_Task objective_. Copy out every line exactly as given.

_Task inputs_.
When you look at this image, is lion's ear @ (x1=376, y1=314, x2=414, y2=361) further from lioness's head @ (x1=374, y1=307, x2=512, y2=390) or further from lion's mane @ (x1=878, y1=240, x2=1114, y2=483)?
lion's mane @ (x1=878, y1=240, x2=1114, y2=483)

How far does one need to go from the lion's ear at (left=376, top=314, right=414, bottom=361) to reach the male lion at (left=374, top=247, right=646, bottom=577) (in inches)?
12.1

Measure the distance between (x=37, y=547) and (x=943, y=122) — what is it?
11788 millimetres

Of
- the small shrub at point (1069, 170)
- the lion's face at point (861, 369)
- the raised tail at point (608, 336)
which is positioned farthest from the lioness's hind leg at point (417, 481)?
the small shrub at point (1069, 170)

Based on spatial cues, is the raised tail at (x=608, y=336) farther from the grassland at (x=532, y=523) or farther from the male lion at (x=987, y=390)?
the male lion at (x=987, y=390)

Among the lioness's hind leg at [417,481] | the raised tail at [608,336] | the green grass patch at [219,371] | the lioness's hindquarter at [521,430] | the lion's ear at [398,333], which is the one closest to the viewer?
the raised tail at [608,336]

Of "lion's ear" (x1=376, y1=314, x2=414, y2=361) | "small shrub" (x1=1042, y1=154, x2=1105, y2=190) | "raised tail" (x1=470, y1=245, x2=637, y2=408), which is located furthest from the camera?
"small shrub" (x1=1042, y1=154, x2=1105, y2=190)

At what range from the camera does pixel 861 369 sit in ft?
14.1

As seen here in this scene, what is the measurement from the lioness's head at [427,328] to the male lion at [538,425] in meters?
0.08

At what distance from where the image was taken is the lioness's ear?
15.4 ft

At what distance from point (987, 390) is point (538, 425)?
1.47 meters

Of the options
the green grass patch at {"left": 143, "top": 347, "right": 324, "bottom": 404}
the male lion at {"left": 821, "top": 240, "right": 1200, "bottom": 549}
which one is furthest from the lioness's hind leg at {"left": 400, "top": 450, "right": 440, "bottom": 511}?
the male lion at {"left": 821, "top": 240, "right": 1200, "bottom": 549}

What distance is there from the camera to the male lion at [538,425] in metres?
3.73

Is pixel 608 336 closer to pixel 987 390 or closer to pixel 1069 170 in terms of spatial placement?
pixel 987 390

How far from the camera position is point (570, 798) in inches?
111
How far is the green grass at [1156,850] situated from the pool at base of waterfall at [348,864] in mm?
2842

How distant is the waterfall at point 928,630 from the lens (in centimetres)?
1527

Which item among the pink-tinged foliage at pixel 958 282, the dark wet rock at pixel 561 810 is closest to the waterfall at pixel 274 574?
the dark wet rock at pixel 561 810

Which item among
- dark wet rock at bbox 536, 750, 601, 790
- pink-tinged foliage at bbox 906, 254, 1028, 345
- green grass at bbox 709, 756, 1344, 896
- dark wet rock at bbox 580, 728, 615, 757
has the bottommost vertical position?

_Response for this exercise_.
When you look at this image, is lion's ear @ (x1=376, y1=314, x2=414, y2=361) further from lioness's head @ (x1=374, y1=307, x2=512, y2=390) or further from lion's mane @ (x1=878, y1=240, x2=1114, y2=483)?
lion's mane @ (x1=878, y1=240, x2=1114, y2=483)

How far does one need to go from the lion's ear at (left=376, top=314, right=414, bottom=361) to reach the male lion at (left=374, top=247, right=646, bottom=577) (in inches)?
12.1

Measure the distance between (x=37, y=547) and (x=943, y=122) — what is it?
11788 millimetres

Of
- the small shrub at point (1069, 170)
- the lion's face at point (861, 369)
- the raised tail at point (608, 336)
which is positioned farthest from the lioness's hind leg at point (417, 481)?
the small shrub at point (1069, 170)

Based on spatial cues, is the raised tail at (x=608, y=336) farther from the grassland at (x=532, y=523) or farther from the male lion at (x=987, y=390)?
the male lion at (x=987, y=390)

Among the lioness's hind leg at [417,481] | the raised tail at [608,336] | the green grass patch at [219,371] | the lioness's hindquarter at [521,430] | the lion's ear at [398,333], which is the one closest to the viewer?
the raised tail at [608,336]

Of "lion's ear" (x1=376, y1=314, x2=414, y2=361) | "small shrub" (x1=1042, y1=154, x2=1105, y2=190) | "raised tail" (x1=470, y1=245, x2=637, y2=408), which is located furthest from the camera?
"small shrub" (x1=1042, y1=154, x2=1105, y2=190)

At what range from the camera does pixel 861 369 sit in ft?
14.1

As seen here in this scene, what is the measurement from the lioness's head at [427,328] to the male lion at [538,425] in meters?
0.08

At what distance from where the image was taken is the lioness's ear?
15.4 ft

At what distance from point (987, 390) is point (538, 425)?
1.47 meters

Of the options
the green grass patch at {"left": 143, "top": 347, "right": 324, "bottom": 404}
the male lion at {"left": 821, "top": 240, "right": 1200, "bottom": 549}
which one is furthest from the lioness's hind leg at {"left": 400, "top": 450, "right": 440, "bottom": 511}?
the male lion at {"left": 821, "top": 240, "right": 1200, "bottom": 549}

What distance is there from the camera to the male lion at [538,425] in metres?
3.73

Is pixel 608 336 closer to pixel 987 390 or closer to pixel 1069 170 in terms of spatial placement?
pixel 987 390

How far from the camera position is point (570, 798) in inches?
111
How far is the green grass at [1156,850] situated from the pool at base of waterfall at [348,864] in mm?
2842

How distant is the waterfall at point 928,630 from the lens (in centimetres)?
1527

Which item among the pink-tinged foliage at pixel 958 282, the dark wet rock at pixel 561 810 is closest to the waterfall at pixel 274 574?
the dark wet rock at pixel 561 810

Which item among
- dark wet rock at bbox 536, 750, 601, 790
- pink-tinged foliage at bbox 906, 254, 1028, 345
- green grass at bbox 709, 756, 1344, 896
- dark wet rock at bbox 580, 728, 615, 757
has the bottommost vertical position?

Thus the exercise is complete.